Ikuo Hirayama is a world-renowned artist who was born in Hiroshima Prefecture. He is a popular figure in Japan and abroad owing to his Silk Road paintings which depicted the extensive network of trade routes along the regions of Asia to China. He spent most of his childhood years in an extremely peaceful place until the outbreak of World War II. When the atomic bomb was dropped, he was able to narrowly escape from it though he was still caught with the radiation after-effects which affected most of his paintings’ subject matter in his early career. He had an extreme determination to restore what was lost in his place especially the treasures of a unique civilization. He made it possible by becoming the president of Tokyo National University of Fine Arts and Music where he also came to the point of donating some of his painting sales to set up organizations in other countries.
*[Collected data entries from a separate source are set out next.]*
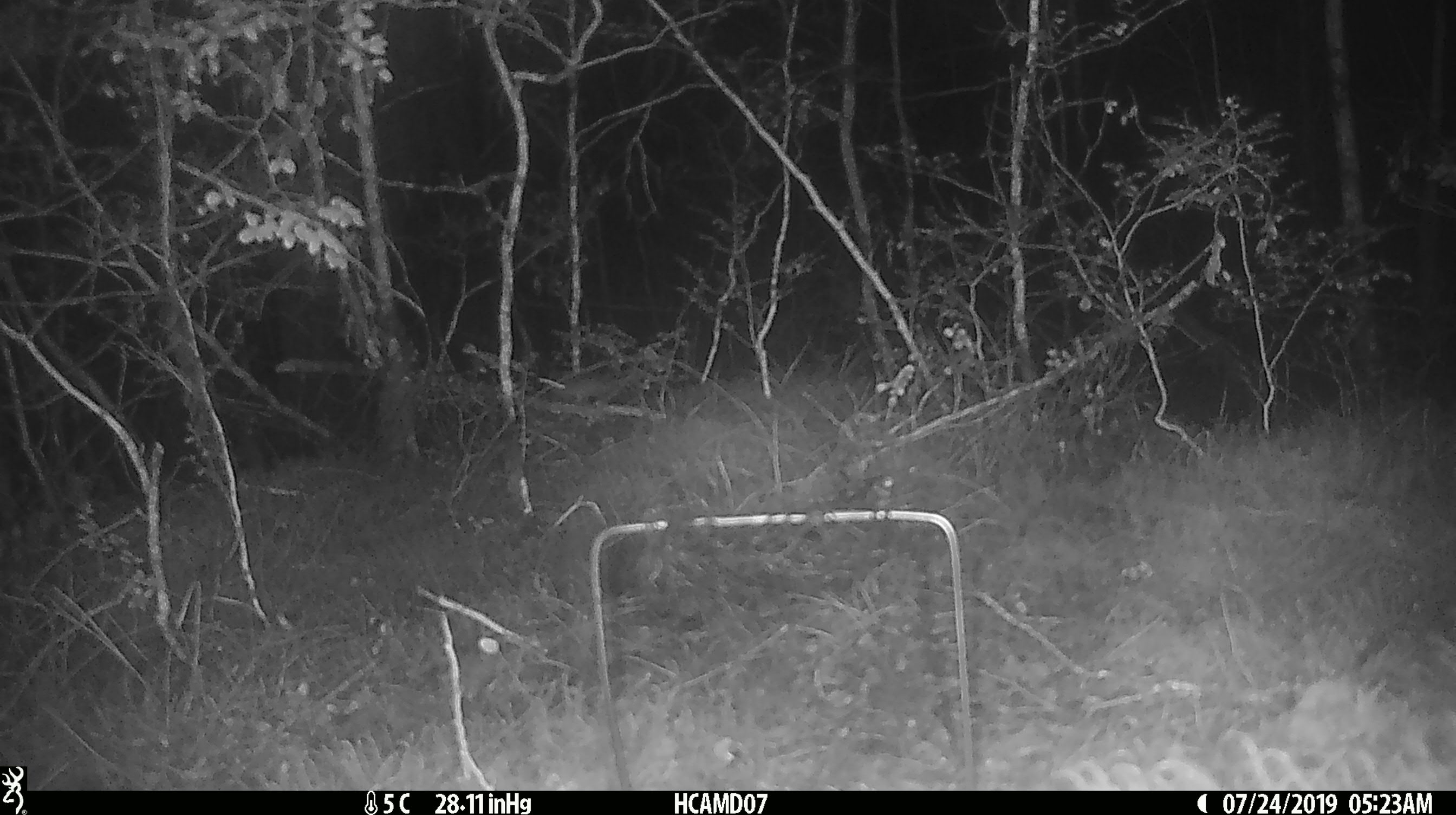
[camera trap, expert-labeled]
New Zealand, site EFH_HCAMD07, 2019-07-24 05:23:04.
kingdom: Animalia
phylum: Chordata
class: Mammalia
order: Rodentia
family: Muridae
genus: Mus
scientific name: Mus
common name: mouse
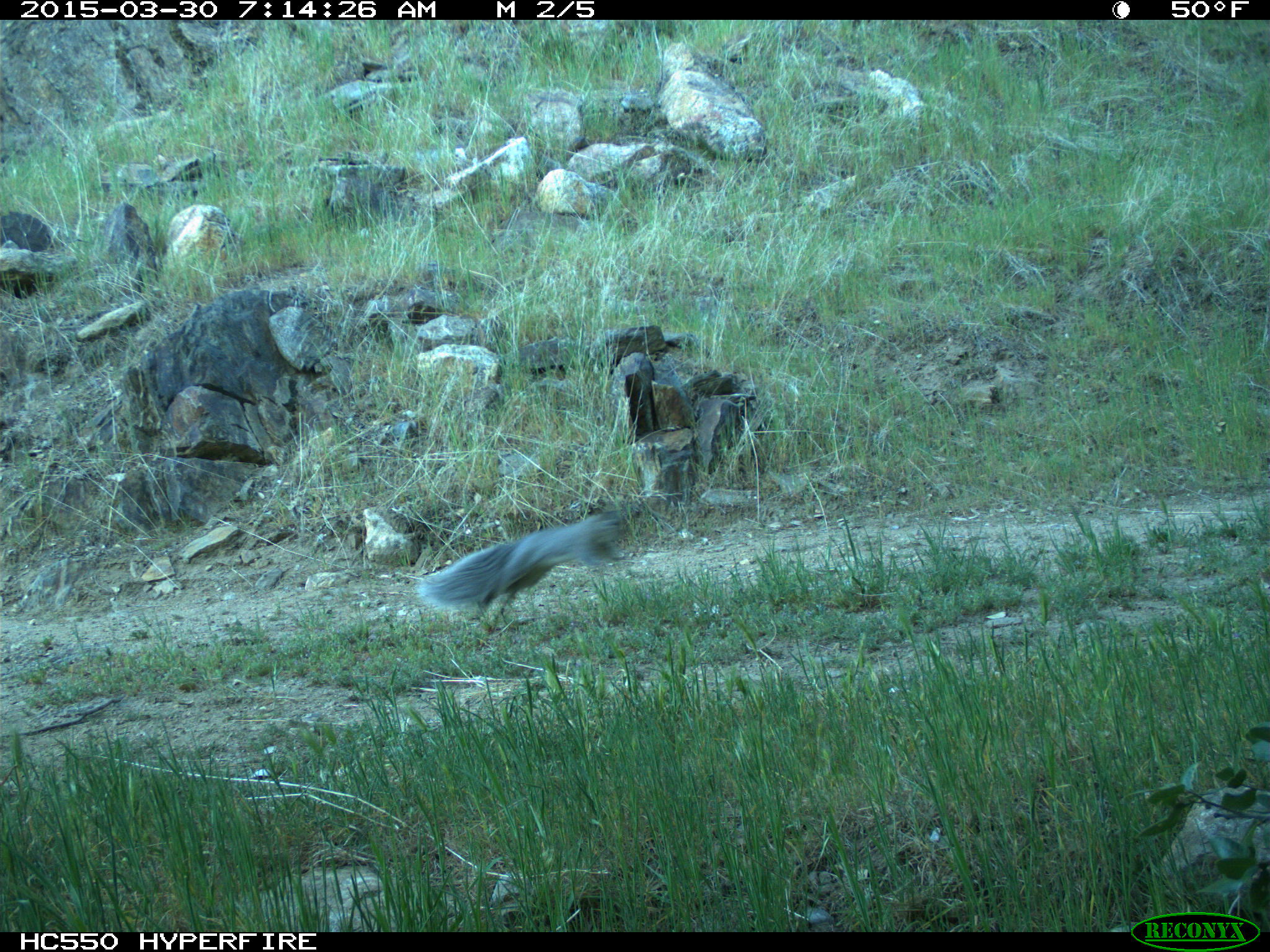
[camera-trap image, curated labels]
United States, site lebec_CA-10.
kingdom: Animalia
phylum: Chordata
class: Mammalia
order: Rodentia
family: Sciuridae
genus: Sciurus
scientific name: Sciurus carolinensis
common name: eastern gray squirrel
Hirayama’s Japanese-style paintings are so different from the rest because of the real surface texture it possesses. It is said that some of his works have thick re-coating that can reach to a hundred times. Before getting in touch with Buddhism in his paintings, he centered working on art related to this childhood and hometown. He also has painting sketches called “shitazu” which were considered outlines before he embarked on a new painting idea. The collections you can see in his museum are subdivided into different classes: Childhood, Early Works, Buddhism Later, Shitazu, and Fifty-three Stages on the Shimanami Highway.
Get in touch with Japanese cultural heritage at Hirayama Ikuo Museum of Art which is open all year round from 9:00 a.m. to 5:00 p.m. Admission fee for adults is 900 yen, and for secondary and high school students is 200 yen. Coming in groups of 10 or more will avail you of a 10% entrance fee discount.